Sementara di Bahodopi, Fahru (bukan nama sebenarnya), yang bekerja sebagai operator loader PT IRNC di IMIP dipaksa menandatangani surat pengunduran diri atau resign oleh perusahaannya. Fahru dituduh melawan atasannya saat melakukan protes terhadap buruknya kondisi kerja. Fahru harus menerima kenyataan. Setelah menandatangani surat pengunduran diri, Fahru hanya menerima uang pengganti cuti tahunan sebesar Rp1,8 juta. Padahal, ia bekerja sebagai buruh tetap sejak 2019. Mestinya, Fahru mendapat uang pisah, cuti tahunan, kompensasi sebesar lima kali upah bulanan, dan dua kali upah bulanan untuk penghargaan masa kerja. 

Lain cerita dengan Misbah (bukan nama sebenarnya), perantauan asal Sidrap Sulawesi Selatan. Ketika menjalani cuti dari pekerjaan di kampungnya, ia menerima surat dari perusahaan. Isi suratnya menyebutkan, kontrak kerja Misbah tidak diperpanjang.

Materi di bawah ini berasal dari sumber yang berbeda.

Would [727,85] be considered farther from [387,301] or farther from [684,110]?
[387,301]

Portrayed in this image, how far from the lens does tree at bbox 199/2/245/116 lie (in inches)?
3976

Misbah awalnya bekerja di PT HCI sebagai buruh kontrak. Setelah 6 bulan, entah bagaimana dia dimutasi ke PT OSMI, padahal Misbah sama sekali tidak pernah menandatangani surat mutasi atau pindah kerja. Di OSMI Misbah pun bekerja sebagai buruh kontrak sebelum kemudian ‘surat pencabut penghidupan’ tersebut datang. Dua perusahaan tersebut sama-sama berada di kawasan IMIP.

Bukan hanya daya tarik tambang. Di Morowali ketimpangan penguasaan lahan telah membuat penduduknya tanpa penghasilan dan pekerjaan. Datangnya manufaktur nikel seolah memberi harapan baru.